Spatial reasoning dataset excerpts
:::::

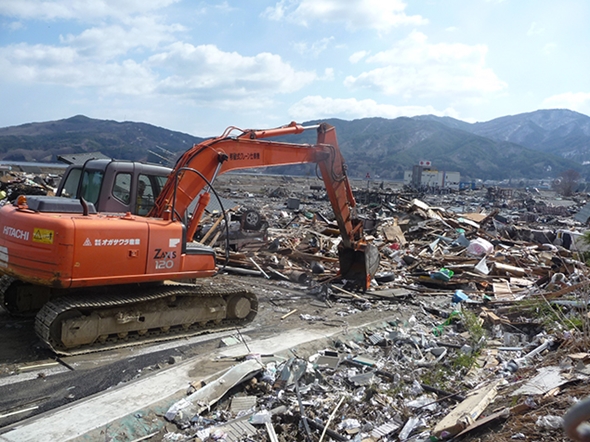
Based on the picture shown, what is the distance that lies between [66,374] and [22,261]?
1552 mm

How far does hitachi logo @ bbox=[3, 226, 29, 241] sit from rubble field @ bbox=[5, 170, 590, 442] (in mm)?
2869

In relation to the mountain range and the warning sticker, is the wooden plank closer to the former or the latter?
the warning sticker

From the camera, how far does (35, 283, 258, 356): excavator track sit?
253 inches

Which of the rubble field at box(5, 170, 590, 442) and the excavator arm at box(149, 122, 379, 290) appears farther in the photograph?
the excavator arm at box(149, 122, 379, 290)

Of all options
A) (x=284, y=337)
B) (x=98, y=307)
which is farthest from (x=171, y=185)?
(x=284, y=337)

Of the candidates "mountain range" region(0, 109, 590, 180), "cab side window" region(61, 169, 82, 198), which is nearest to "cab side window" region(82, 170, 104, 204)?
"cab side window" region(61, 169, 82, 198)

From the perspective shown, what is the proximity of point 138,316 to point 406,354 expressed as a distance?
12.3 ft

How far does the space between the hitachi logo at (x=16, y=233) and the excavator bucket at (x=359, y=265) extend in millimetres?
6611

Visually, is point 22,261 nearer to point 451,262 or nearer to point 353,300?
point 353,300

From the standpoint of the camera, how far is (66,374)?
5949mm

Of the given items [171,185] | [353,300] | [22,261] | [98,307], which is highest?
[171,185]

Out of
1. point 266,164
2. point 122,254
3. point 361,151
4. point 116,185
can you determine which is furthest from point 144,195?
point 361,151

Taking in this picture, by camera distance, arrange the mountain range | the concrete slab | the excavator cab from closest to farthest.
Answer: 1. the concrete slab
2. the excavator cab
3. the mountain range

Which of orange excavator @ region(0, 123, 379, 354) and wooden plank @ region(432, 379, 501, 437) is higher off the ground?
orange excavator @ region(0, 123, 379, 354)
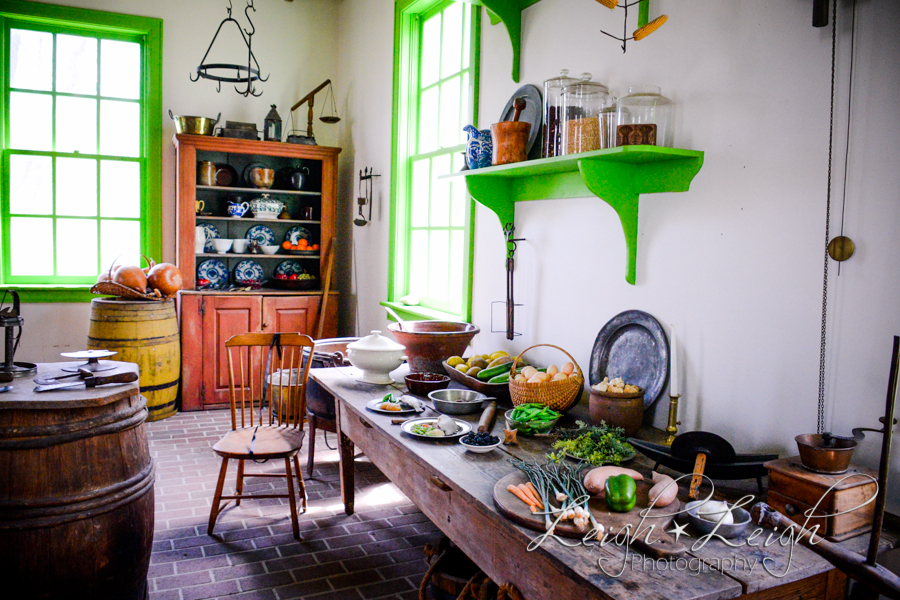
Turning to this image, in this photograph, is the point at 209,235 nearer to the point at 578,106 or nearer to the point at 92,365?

:::::

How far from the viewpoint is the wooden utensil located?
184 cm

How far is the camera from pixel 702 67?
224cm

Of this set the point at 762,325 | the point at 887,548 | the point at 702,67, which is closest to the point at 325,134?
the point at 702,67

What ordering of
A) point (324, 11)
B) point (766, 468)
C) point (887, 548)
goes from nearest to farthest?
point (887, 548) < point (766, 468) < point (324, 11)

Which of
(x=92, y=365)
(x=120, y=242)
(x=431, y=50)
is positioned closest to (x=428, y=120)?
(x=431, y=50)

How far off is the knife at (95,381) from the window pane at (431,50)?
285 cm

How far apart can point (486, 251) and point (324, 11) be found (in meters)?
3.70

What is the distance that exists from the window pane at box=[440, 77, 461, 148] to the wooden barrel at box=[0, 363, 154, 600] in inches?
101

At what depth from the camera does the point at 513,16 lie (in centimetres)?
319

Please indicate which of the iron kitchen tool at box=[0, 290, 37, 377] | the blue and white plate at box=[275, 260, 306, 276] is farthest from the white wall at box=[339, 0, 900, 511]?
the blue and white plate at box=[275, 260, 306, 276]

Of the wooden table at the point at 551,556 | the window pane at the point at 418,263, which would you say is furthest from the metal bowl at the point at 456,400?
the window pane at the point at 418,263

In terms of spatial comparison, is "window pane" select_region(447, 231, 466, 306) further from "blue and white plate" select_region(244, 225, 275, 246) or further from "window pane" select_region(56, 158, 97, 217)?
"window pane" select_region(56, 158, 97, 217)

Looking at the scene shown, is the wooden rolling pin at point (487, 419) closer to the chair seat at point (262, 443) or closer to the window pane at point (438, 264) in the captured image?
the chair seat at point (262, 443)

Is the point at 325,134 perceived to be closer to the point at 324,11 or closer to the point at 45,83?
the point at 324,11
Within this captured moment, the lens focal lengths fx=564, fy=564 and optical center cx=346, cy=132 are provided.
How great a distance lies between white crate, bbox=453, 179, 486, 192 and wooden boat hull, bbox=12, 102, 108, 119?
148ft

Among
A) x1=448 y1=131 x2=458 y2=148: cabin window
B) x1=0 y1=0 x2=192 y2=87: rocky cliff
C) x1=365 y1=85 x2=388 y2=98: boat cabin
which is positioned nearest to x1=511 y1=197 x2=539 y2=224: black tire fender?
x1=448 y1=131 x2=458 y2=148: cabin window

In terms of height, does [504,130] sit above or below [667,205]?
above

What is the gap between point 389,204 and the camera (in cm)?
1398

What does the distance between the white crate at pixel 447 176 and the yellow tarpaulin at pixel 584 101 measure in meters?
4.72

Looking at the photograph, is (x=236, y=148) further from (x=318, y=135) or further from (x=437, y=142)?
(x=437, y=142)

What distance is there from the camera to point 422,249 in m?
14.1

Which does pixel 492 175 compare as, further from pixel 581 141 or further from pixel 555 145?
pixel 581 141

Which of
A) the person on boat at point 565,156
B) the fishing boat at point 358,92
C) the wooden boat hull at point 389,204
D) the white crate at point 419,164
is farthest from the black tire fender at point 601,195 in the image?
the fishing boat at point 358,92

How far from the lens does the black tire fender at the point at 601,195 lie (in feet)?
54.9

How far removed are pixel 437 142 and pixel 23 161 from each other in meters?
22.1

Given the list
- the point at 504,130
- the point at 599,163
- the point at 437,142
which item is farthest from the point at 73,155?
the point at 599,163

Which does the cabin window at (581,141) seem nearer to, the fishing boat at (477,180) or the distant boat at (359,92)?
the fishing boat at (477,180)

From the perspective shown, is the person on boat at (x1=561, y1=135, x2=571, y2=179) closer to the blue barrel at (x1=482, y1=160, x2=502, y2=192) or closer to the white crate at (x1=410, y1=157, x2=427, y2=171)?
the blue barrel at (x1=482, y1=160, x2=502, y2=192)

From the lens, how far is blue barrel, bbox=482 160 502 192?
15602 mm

:::::

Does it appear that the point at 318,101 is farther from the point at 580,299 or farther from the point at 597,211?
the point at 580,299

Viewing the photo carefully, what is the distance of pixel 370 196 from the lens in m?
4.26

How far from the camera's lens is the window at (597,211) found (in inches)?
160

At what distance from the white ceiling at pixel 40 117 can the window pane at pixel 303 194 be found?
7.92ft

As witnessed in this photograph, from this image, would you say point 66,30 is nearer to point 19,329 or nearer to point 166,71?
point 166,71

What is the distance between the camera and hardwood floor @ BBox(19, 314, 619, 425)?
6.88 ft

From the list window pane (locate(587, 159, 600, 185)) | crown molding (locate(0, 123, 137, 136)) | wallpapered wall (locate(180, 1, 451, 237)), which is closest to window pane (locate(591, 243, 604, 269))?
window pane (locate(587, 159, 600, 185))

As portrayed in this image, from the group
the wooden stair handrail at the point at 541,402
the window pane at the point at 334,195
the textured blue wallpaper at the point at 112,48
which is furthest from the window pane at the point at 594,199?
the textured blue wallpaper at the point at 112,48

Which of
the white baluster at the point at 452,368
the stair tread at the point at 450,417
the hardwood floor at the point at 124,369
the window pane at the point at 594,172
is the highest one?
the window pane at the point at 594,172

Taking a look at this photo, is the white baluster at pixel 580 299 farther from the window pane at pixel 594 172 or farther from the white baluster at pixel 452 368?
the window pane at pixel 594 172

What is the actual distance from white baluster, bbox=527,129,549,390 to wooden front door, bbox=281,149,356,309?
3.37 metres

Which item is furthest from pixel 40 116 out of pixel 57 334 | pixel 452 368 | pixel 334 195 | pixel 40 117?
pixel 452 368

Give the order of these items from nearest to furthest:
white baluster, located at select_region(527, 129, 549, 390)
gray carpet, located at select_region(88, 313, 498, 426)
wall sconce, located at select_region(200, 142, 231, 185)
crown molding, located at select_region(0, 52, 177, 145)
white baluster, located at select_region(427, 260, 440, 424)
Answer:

:::::

§ DIRECTIONS:
Identify every line in the items above that contains the word "orange", and copy each of those lines.

§ EXERCISE RESULT:
Which of orange excavator @ region(0, 123, 379, 354) and wooden plank @ region(432, 379, 501, 437) is higher off the ground?
orange excavator @ region(0, 123, 379, 354)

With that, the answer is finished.